▶ Provided material:
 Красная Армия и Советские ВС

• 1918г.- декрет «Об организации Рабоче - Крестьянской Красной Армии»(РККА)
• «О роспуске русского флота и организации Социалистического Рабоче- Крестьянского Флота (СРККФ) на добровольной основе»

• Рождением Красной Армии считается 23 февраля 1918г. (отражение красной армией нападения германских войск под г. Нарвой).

▶ Problem details: All that is needed is the line containing "Рабоче - Крестьянской" and each line after it to the end of the data above, set down exactly.

▶ Your response:
• 1918г.- декрет «Об организации Рабоче - Крестьянской Красной Армии»(РККА)
• «О роспуске русского флота и организации Социалистического Рабоче- Крестьянского Флота (СРККФ) на добровольной основе»

• Рождением Красной Армии считается 23 февраля 1918г. (отражение красной армией нападения германских войск под г. Нарвой).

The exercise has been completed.